Stored dataset items:
■ ■ ■ ■ ■ ■ ■

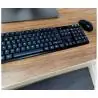Kit Teclado + Mouse,Teclado Mouse Set Inalambrico Para Notebook Pc Escritorio - 3200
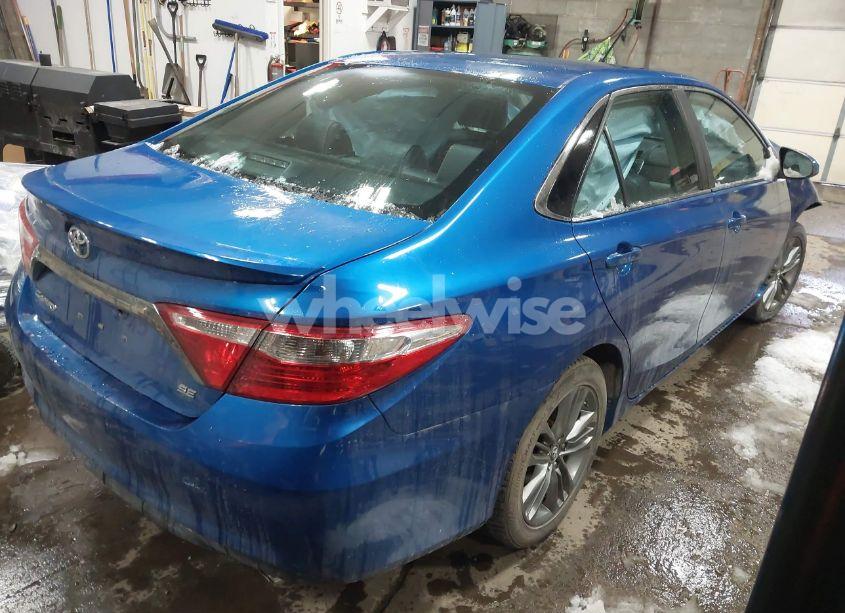 Photo 4 of 2017 Toyota Camry SE (VIN 4T1BF1FK8HU620438)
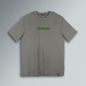 T-SHIRT REGULAR UOMO - RICAMO LOGO SFUMATO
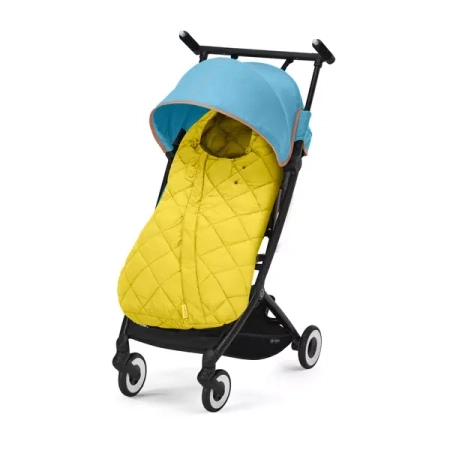 Cybex Libelle New Wózek Spacerowy Beach Blue 2023 + Pałąk
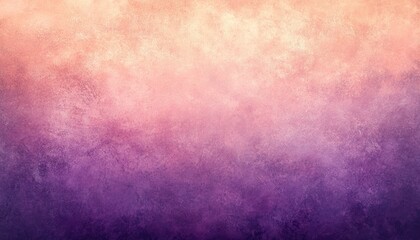 Fototapeta premium Abstract purple and pink gradient background with grunge texture.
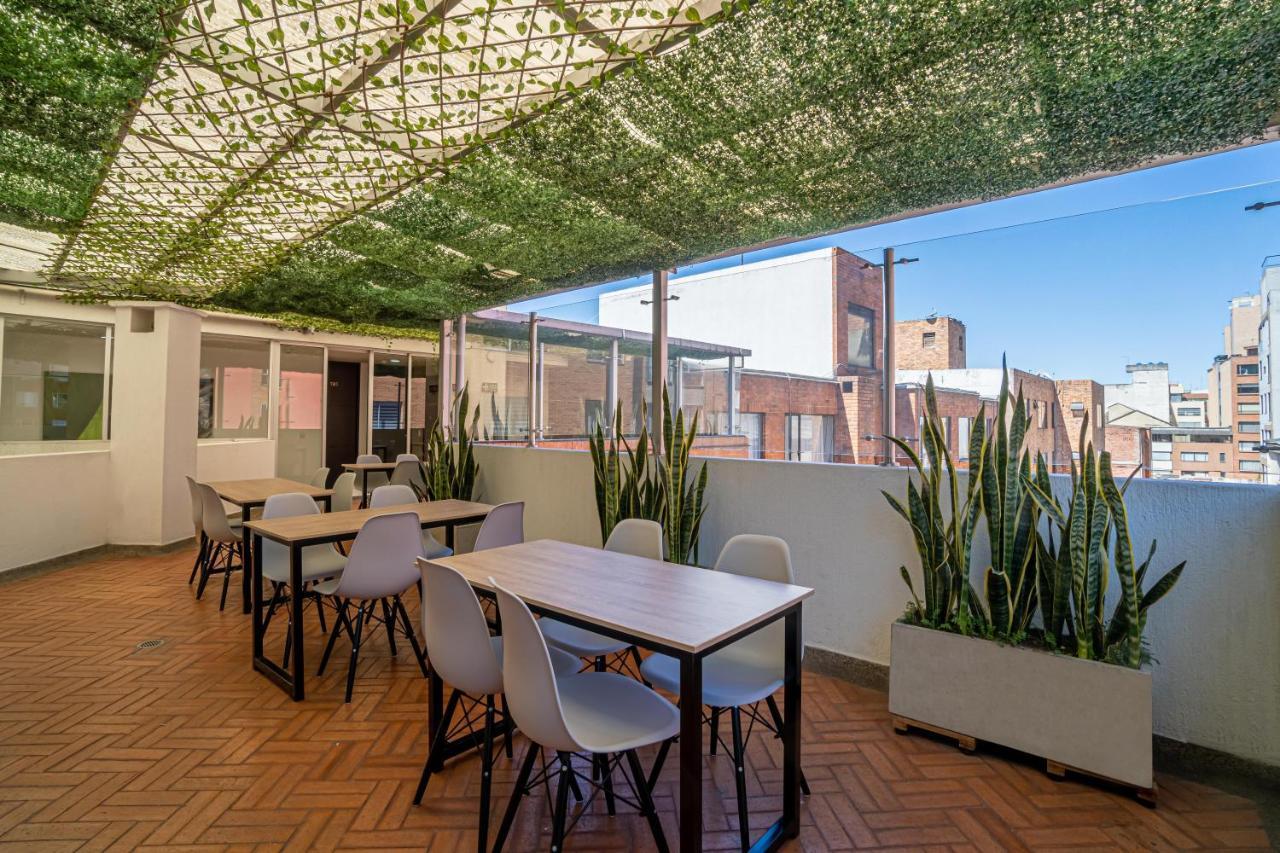 Hemma Bogota Chapinero Premium Suites Hotel Luaran gambar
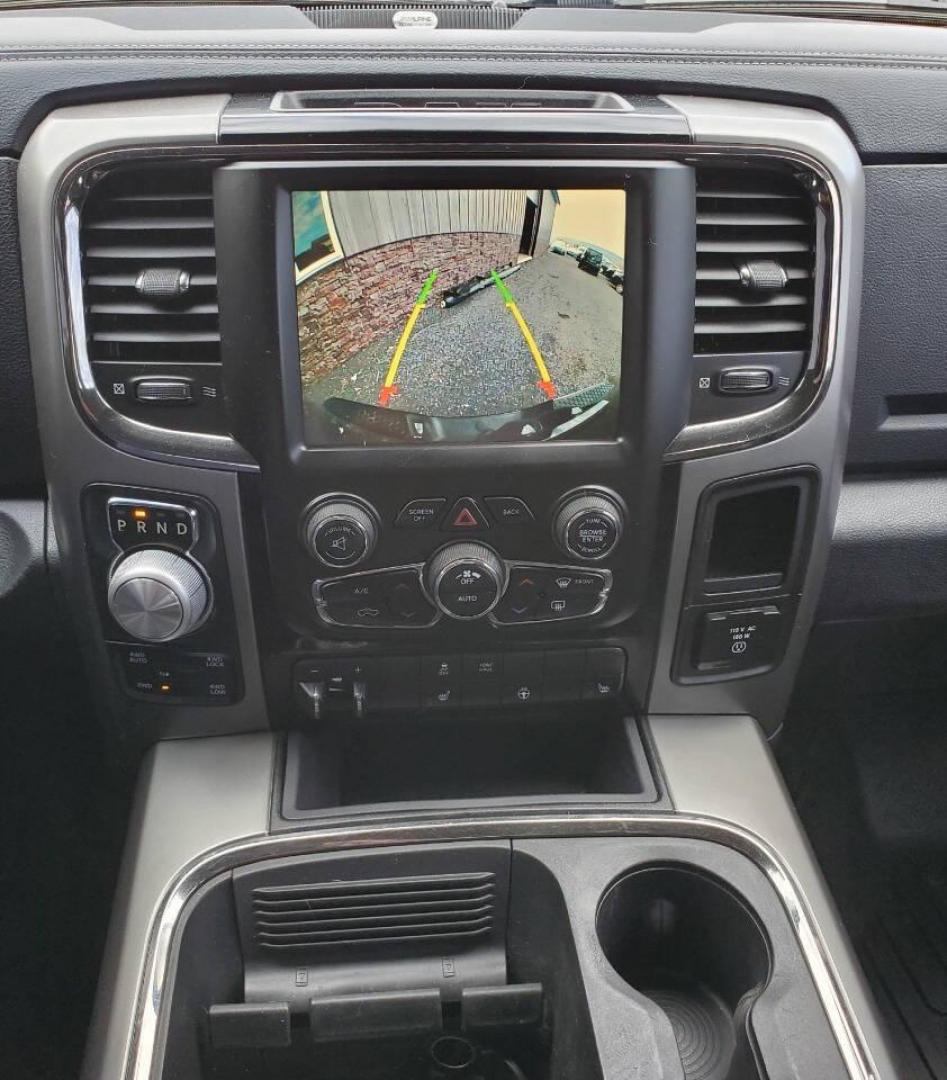 2016 Black RAM 1500 (1C6RR7MTXGS) with an HEMI 5.7L V8 395hp 410ft. lbs. 5.7L V8 engine, located at 4845 Woodbury Pike, Roaring Springs, PA, (814) 317-5008, (814) 317-5008, 40.250935, -78.366959 - Photo#17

■ ■ ■ ■ ■ ■ ■

To do
Please set down exactly the lines from the one holding "T-SHIRT REGULAR UOMO - RICAMO LOGO SFUMATO" through the last line of the entries, both ends included, and skip pictures.

Result for this exercise
 T-SHIRT REGULAR UOMO - RICAMO LOGO SFUMATO
 Cybex Libelle New Wózek Spacerowy Beach Blue 2023 + Pałąk
 Fototapeta premium Abstract purple and pink gradient background with grunge texture.
 Hemma Bogota Chapinero Premium Suites Hotel Luaran gambar
 2016 Black RAM 1500 (1C6RR7MTXGS) with an HEMI 5.7L V8 395hp 410ft. lbs. 5.7L V8 engine, located at 4845 Woodbury Pike, Roaring Springs, PA, (814) 317-5008, (814) 317-5008, 40.250935, -78.366959 - Photo#17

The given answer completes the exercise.